**Differential equation: **An equation containing an independent variable, dependent variable and differential coefficient of dependent variable with respect to independent variable is called a differential equation.**Order of a differential equation:** The order of a differential Equation is the order of the highest order derivative appearing in the equation.

For example, in the equation \(\frac{{{d}^{2}}y}{d{{x}^{2}}}+3\frac{dy}{dx}+2y={{e}^{x}}\), the order of highest order derivative is 2. So.
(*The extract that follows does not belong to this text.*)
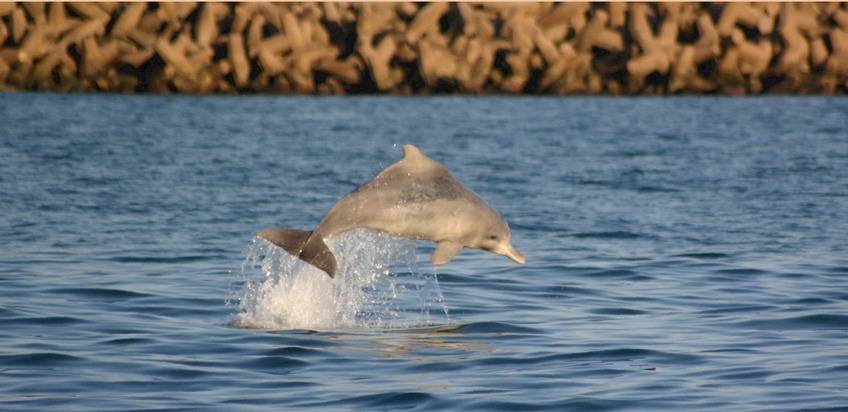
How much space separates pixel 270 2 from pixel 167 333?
1256 inches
It is a differential equation of order 2.

The equation \(\frac{{{d}^{2}}y}{d{{x}^{2}}}-6{{\left( \frac{dy}{dx} \right)}^{2}}-4y=0\) is of the order 2, It is a differential equation of order 2.

**Degree of a differential equation:** The degree of a differential equation is the degree of the highest order derivative, when differential coefficient are made free from radicals and fractions.

**Example I: **Consider the differential equation \(\frac{{{d}^{2}}y}{d{{x}^{2}}}-6{{\left( \frac{dy}{dx} \right)}^{2}}-4y=0\).

In this equation the number of highest order derivative is 2. So it is a differential equation of degree 1.

**Example II: **Consider the differential equation \(x{{\left( \frac{{{d}^{3}}y}{d{{x}^{3}}} \right)}^{2}}+{{\left( \frac{dy}{dx} \right)}^{4}}+{{y}^{2}}=0\).

In this equation, the order of the highest order derivative is 3. And its power is 2. So it is a differential equation of order 3 and degree 2.